Set task -> Copy out each line of the records that contains the word "teddy".

Given information ->
************

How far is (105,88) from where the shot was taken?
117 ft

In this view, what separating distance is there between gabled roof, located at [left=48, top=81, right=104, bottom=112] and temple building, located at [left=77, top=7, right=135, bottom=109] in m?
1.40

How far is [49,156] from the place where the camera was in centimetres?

************

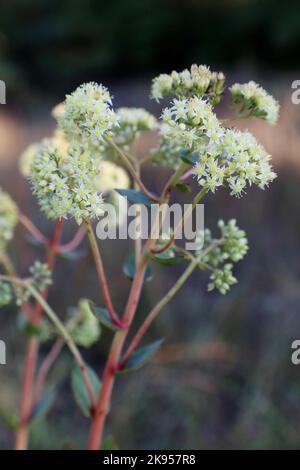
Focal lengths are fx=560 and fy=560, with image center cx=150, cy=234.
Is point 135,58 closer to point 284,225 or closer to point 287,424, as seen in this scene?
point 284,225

************

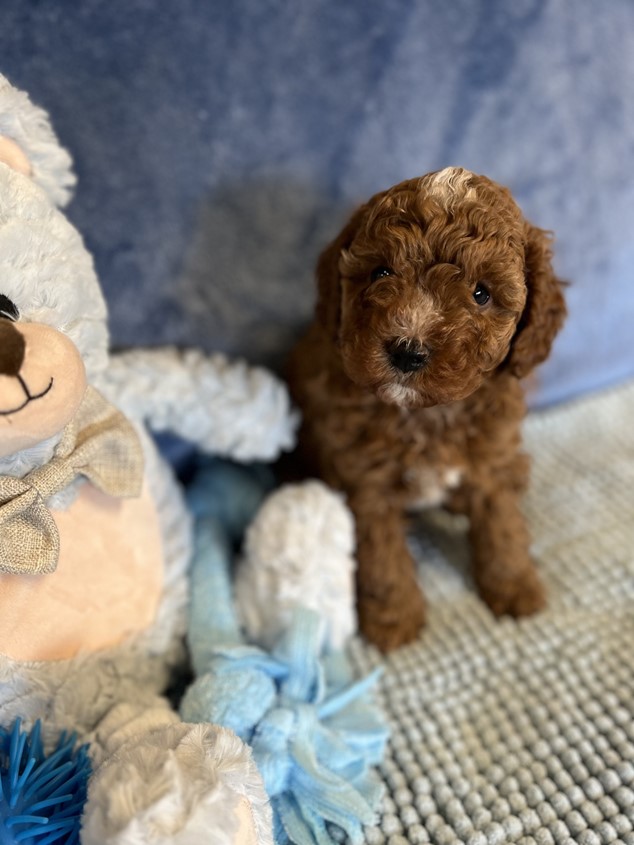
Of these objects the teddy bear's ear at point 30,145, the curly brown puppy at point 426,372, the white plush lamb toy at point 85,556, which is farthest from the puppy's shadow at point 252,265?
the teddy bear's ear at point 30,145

************

Solution for this problem ->
Of these objects the teddy bear's ear at point 30,145, the curly brown puppy at point 426,372, the white plush lamb toy at point 85,556, which is farthest from the puppy's shadow at point 252,265?
the teddy bear's ear at point 30,145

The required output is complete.